[STATED TASK] Tally the lines in the entries below that contain the string "further", treating uppercase and lowercase letters as distinct. Give only the number.

[MATERIAL PROVIDED]
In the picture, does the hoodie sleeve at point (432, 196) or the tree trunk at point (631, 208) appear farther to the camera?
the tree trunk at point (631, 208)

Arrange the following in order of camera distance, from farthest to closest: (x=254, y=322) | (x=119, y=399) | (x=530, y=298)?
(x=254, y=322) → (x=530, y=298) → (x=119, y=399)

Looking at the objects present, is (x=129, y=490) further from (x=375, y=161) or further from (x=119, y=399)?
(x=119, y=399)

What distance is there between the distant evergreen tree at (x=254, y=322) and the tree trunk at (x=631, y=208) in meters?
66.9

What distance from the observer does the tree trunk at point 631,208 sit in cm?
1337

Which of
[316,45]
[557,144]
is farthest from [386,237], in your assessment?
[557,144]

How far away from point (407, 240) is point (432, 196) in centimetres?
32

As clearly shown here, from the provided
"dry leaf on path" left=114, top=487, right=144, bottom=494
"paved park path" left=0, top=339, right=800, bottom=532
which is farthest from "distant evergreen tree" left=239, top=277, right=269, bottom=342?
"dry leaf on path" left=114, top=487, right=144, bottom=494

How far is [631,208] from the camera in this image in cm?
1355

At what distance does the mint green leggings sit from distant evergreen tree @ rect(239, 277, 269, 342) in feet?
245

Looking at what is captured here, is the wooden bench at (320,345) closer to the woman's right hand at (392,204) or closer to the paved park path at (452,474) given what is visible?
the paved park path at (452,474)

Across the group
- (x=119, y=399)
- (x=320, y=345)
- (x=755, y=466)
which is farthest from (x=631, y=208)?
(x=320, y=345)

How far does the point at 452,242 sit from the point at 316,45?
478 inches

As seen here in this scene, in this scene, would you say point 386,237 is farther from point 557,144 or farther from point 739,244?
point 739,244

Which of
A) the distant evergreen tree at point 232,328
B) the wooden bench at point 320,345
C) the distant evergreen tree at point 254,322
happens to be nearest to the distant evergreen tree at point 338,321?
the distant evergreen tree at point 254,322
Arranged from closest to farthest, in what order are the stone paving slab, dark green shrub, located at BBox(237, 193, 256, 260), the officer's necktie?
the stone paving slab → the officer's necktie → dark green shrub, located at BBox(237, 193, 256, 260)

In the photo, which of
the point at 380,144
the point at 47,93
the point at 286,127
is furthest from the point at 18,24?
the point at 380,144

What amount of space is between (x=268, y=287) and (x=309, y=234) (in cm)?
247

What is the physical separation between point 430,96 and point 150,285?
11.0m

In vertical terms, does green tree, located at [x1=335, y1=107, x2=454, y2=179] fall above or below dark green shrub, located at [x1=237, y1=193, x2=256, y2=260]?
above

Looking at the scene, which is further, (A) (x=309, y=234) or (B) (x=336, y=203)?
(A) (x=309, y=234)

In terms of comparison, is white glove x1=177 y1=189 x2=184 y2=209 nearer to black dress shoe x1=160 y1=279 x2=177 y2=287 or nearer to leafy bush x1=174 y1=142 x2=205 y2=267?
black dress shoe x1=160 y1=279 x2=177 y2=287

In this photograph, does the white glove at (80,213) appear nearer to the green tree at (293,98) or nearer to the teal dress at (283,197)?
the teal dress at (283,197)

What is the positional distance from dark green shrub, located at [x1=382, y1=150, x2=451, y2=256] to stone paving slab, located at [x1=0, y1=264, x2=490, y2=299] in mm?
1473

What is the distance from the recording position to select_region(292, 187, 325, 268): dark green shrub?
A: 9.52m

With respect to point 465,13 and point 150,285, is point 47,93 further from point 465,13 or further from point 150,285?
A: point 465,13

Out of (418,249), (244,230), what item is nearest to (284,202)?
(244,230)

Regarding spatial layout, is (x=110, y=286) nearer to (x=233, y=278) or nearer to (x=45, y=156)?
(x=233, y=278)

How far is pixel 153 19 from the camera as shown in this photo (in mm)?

[ANSWER BELOW] 3